Evidently, he [Milibrand] does not make too much of the fact that exports add to the gross domestic product while imports subtract.”

I.e…. Don’t confuse me with the facts. My mind is already made up.

April 27, 2026 9:19 am

When we see nations committing economic suicide and deindustrialisation on a grand scale it is not about climate or “planetary boundaries”. It is about power. The power that comes with global governance…unelected, no appeal, no recourse. Raw, naked power. The power to control the military of every country. The power to “collapse industrialized civilizations”, reducing them to 19th century agrarianism with modern soft-tech monitoring and control. The power to replace ownership of property with conditional stewardship. The power to replace freedom with serfdom. The power to fear monger populations into the belief in a climate crisis and the belief that CO2 is the control knob for climate, while in reality it is the control knob for humanity. Heady stuff for sure. Total power… the dream of every tyrant who ever lived. A nightmare for every one else.
https://gemini.google.com/share/bf49081b7edd

April 27, 2026 11:00 am

Here is my recommendation for what it is worth.

1. Move to a cell phone provider type market where customers contract with electricity providers.

2. Install smart meters to disconnect all behind the meter.

3. Establish a regulated 3rd party that controls supply/demand for the electricity providers by turning smart meters off and on.

4. It is up to the providers to meet the demand from their contracted subscribers or the 3rd party controller begins demand reduction by opening smart meters based provider.

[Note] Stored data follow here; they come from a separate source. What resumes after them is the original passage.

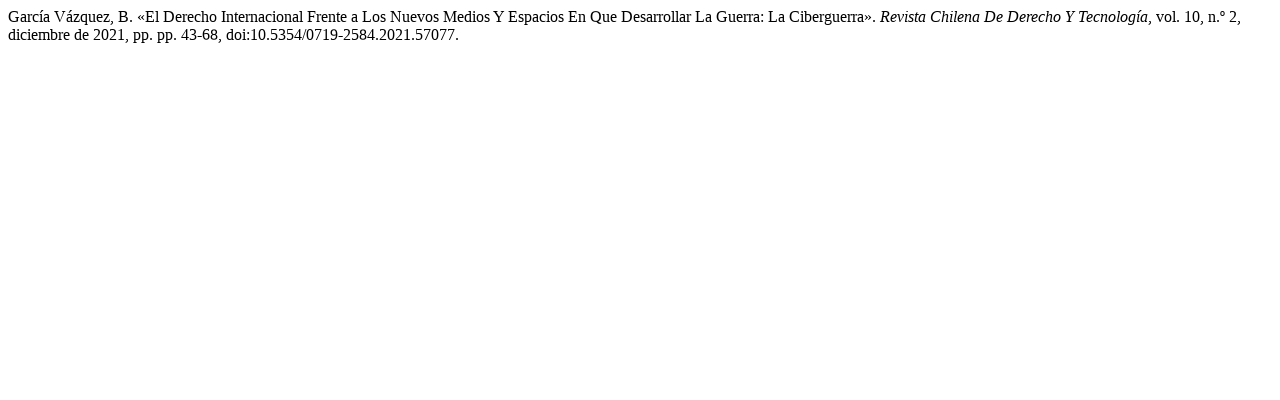

--- FILE ---
content_type: text/html; charset=UTF-8
request_url: https://rchdt.uchile.cl/index.php/RCHDT/citationstylelanguage/get/modern-language-association?submissionId=57077&publicationId=53421
body_size: 276
content:
<div class="csl-bib-body">
  <div class="csl-entry">García Vázquez, B. «El Derecho Internacional Frente a Los Nuevos Medios Y Espacios En Que Desarrollar La Guerra: La Ciberguerra». <i>Revista Chilena De Derecho Y Tecnología</i>, vol. 10, n.º 2, diciembre de 2021, pp. pp. 43-68, doi:10.5354/0719-2584.2021.57077.</div>
</div>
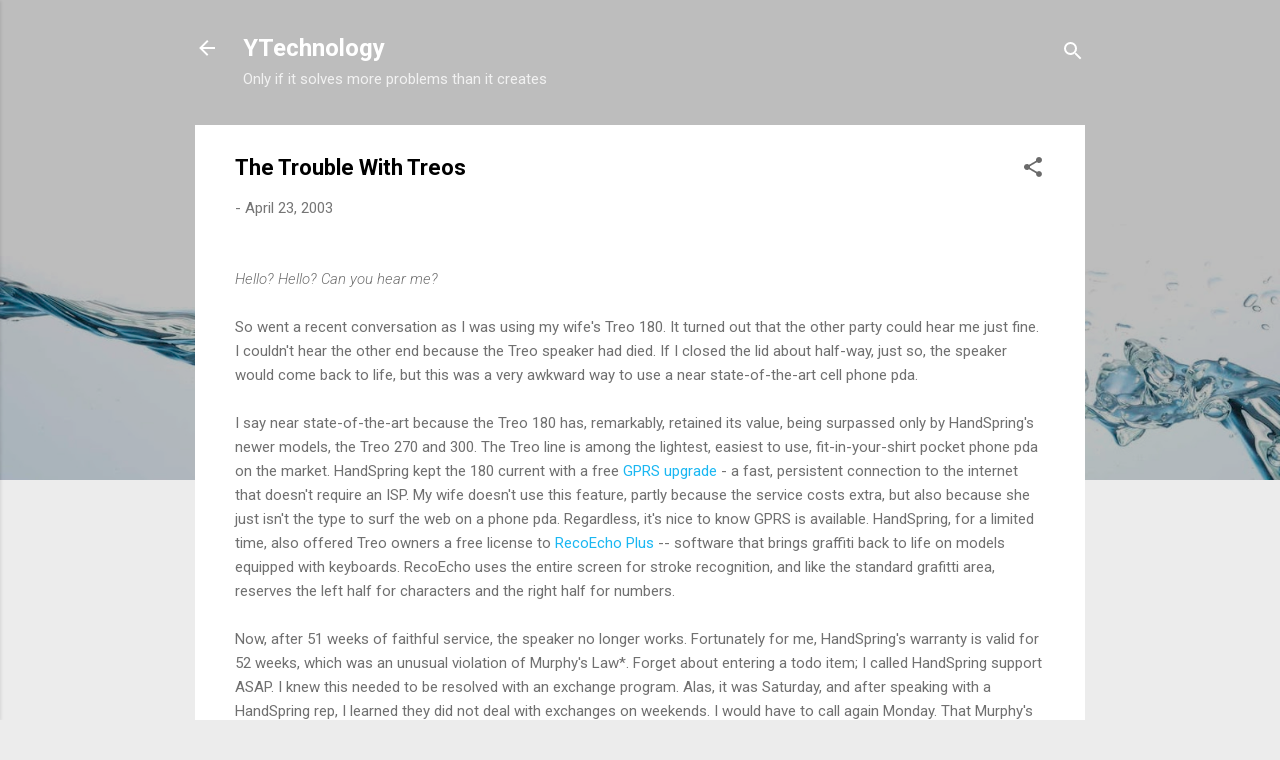

--- FILE ---
content_type: text/plain
request_url: https://www.google-analytics.com/j/collect?v=1&_v=j102&a=1224297513&t=pageview&_s=1&dl=https%3A%2F%2Fwww.ytechnology.com%2F2003%2F04%2Ftrouble-with-treos.html&ul=en-us%40posix&dt=The%20Trouble%20With%20Treos&sr=1280x720&vp=1280x720&_u=IEBAAEABAAAAACAAI~&jid=542662639&gjid=1024092843&cid=1267976590.1768914115&tid=UA-132339293-1&_gid=399730272.1768914115&_r=1&_slc=1&z=1537966122
body_size: -451
content:
2,cG-S6SPDKN8HW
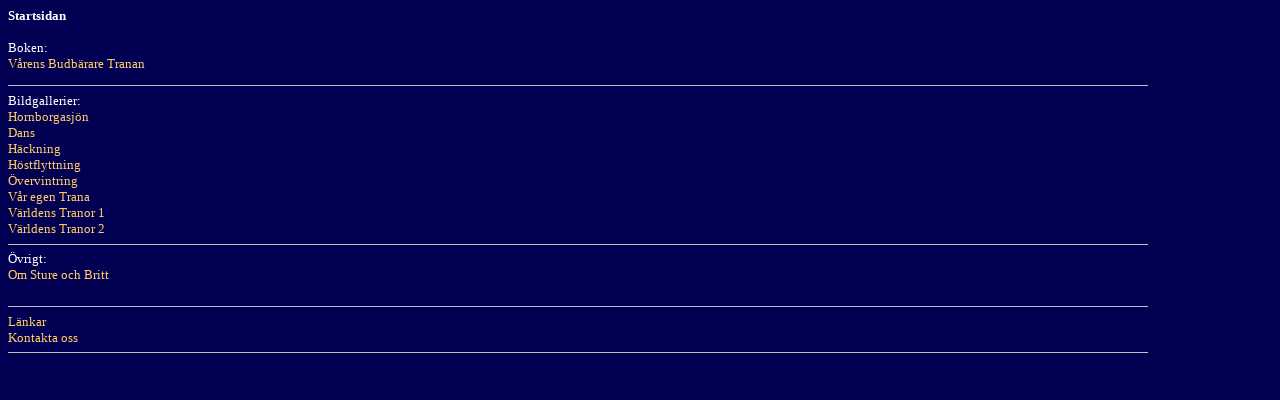

--- FILE ---
content_type: text/html
request_url: https://www.tranor.se/nav.htm
body_size: 696
content:
<html>

<head>
<meta name="GENERATOR" content="Microsoft FrontPage 6.0">
<meta name="ProgId" content="FrontPage.Editor.Document">
<meta http-equiv="Content-Type" content="text/html; charset=windows-1252">
<meta name="ROBOTS" content="NOFOLLOW">
<meta name="ROBOTS" content="NOINDEX">
<title>Tranor - Sture och Britt Traneving</title>
<base target="main">

<STYLE type=text/css>A:link {
	COLOR: #FFCC66; TEXT-DECORATION: none
}
A:visited {
	COLOR: #FFCC66; TEXT-DECORATION: none
}
A:hover {
	COLOR: #FFCC66; TEXT-DECORATION: underline
}
</STYLE>



</head>

<body background="vinjetter/background_blue.gif" style="color: #FFCC66; font-family: Verdana; font-size: 10pt; font-weight: bold" link="#FFCC66" vlink="#FFCC66" alink="#FFCC66">

<p><a href="main.htm"><font color="#FFFFFF">Startsidan</font></a><br>
<br>
<font color="#FFFFFF"><span style="font-weight: 400">Boken:</span></font><br>
<span style="font-weight: 400"><a href="boken.htm">Vårens Budbärare Tranan</a></span><hr color="#C0C0C0" size="1" align="left" width="90%">
<span style="font-weight: 400"><font color="#FFFFFF">Bildgallerier:</font><br>
<a href="hornb.htm">Hornborgasjön</a><br>
<a href="dans.htm">Dans</a><br>
<a href="hackning.htm">Häckning</a><br>
<a href="hostflytt.htm">Höstflyttning</a><br>
<a href="overvint.htm">Övervintring</a><br>
<a href="egna-trana.htm">Vår egen Trana</a><br>
<a href="varden1.htm">Världens Tranor 1</a><br>
<a href="varden2.htm">Världens Tranor 2</a></span><hr color="#C0C0C0" size="1" align="left" width="90%">

<span style="font-weight: 400">

<font color="#FFFFFF">Övrigt:</font><br></span>
<!--<a href="forelas.htm">Föreläsningar</a> <br>-->

<span style="font-weight: 400">

<a target="main" href="om.htm">Om Sture och Britt</a><br>
&nbsp;</span><hr color="#C0C0C0" size="1" align="left" width="90%">
<span style="font-weight: 400">
<a href="lankar.htm">Länkar</a><br>
<a href="kontakt.htm">Kontakta oss</a></span><hr color="#C0C0C0" size="1" align="left" width="90%">
</p>
</p>
</p>

</body>

</html>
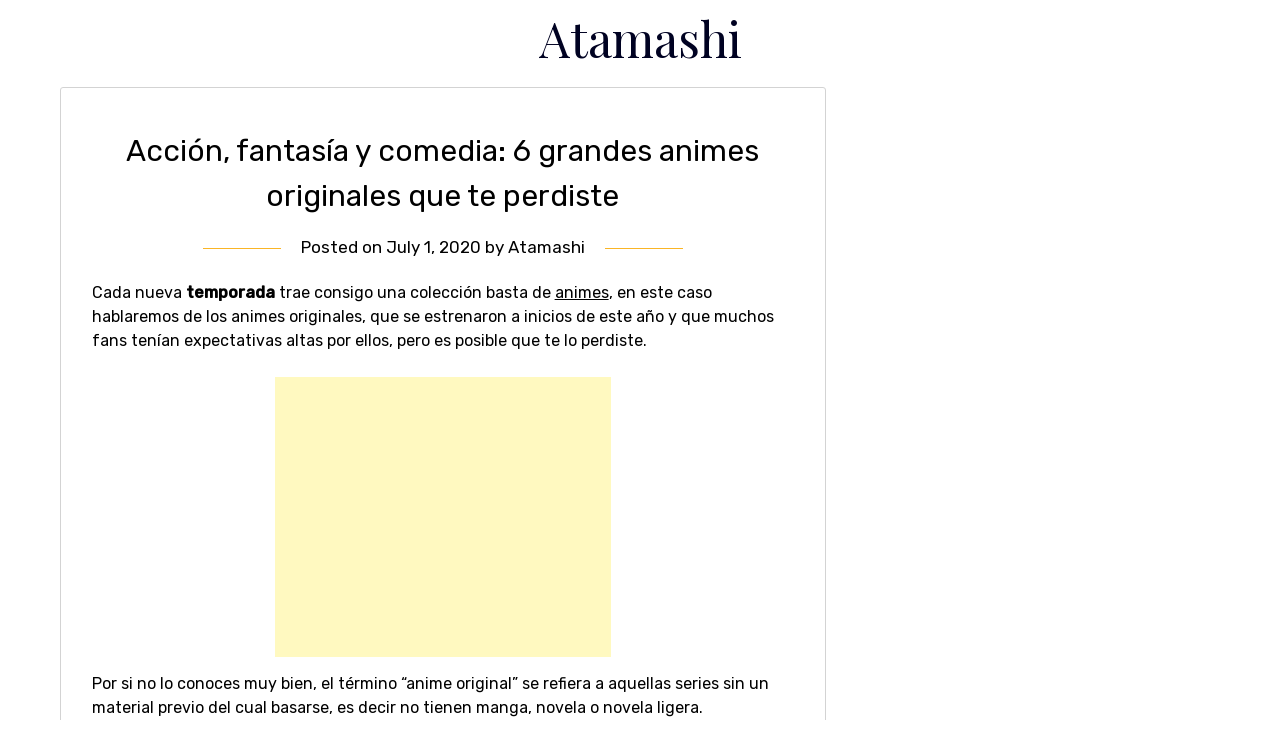

--- FILE ---
content_type: text/html; charset=utf-8
request_url: https://www.google.com/recaptcha/api2/aframe
body_size: 268
content:
<!DOCTYPE HTML><html><head><meta http-equiv="content-type" content="text/html; charset=UTF-8"></head><body><script nonce="UD6oVazqrFXQSphT3H_-iQ">/** Anti-fraud and anti-abuse applications only. See google.com/recaptcha */ try{var clients={'sodar':'https://pagead2.googlesyndication.com/pagead/sodar?'};window.addEventListener("message",function(a){try{if(a.source===window.parent){var b=JSON.parse(a.data);var c=clients[b['id']];if(c){var d=document.createElement('img');d.src=c+b['params']+'&rc='+(localStorage.getItem("rc::a")?sessionStorage.getItem("rc::b"):"");window.document.body.appendChild(d);sessionStorage.setItem("rc::e",parseInt(sessionStorage.getItem("rc::e")||0)+1);localStorage.setItem("rc::h",'1769253699315');}}}catch(b){}});window.parent.postMessage("_grecaptcha_ready", "*");}catch(b){}</script></body></html>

This will make all electricity providers market aware and service oriented. If those using renewables to supply their customers can make the sale and provide reliable service , then they will survive..

Bob
April 27, 2026 1:53 pm

I can tell you why, because those in government face no consequences for their crappy policies.

April 28, 2026 4:53 am

This is a mere symptom. The real problem or disease if you will is teh fact that there is no qualification what so ever required to govern. Zipo zero zilch.
If your profession is pestcontroller you need a certificate showing that you are capable of setting up a mousetrap.
For making suicidal decisions like Milliband does there are no certificates, diplomas or whatever needed.
Just an imbecile smile and the right connections.

Colin Belshaw
Reply to  huls
April 28, 2026 2:56 pm

What you forget to mention is the fact that, certainly for UK politicians, accountability simply doesn’t exist, despite the extent their actions can damage the country – think Hancock. So Miliband, the total pillock, will never be held accountable for his blind and seriously damaging utter stupidity . . . as the rest of us would!! No, he will walk away with a gold-plated pension and will believe his virtue-signalling legacy is established and intact . . . the total and utter pillock.

Rod Evans
April 30, 2026 12:12 am

Thank you for this clear simple overview. Like most of us in the world of engineering we can not come to terms with how plain stupid the fixation on renewable energy is.
We live in a part of the world (UK) where resources necessary for a comfortable life are to hand but blocked by state mandates.
We have some of the world’s best entrepreneurs and scientists who are also being blocked from progressing their expertise by state enforced energy mandates and bureaucratic barriers.
Anyone trying to put a small nuclear plant on site never gets further than paper calculation of benefit, before the hand of bureaucracy under the sub heading of ‘health and safety’ stops any further progress.
The de-industrialisation of the West continues, the openly announced wealth transfer from rich nations to poor that forms most of the UN policies, demands ongoing closure of Western manufacturing capacity. The EU which itself is a UN construct is fully engaged in the world wide wealth redistribution policy, it is time the residents of the UK and the EU were told clearly why their once world leading industries are being forced to close or relocate anywhere but in the UK and the EU.
Net Zero is the redistribution stick, the weapon, being wielded by the likes of Von Der Leyen, Miliband and so many in the UN. It is not to save the world, it is to redistribute its resource, for what reason, we do not know?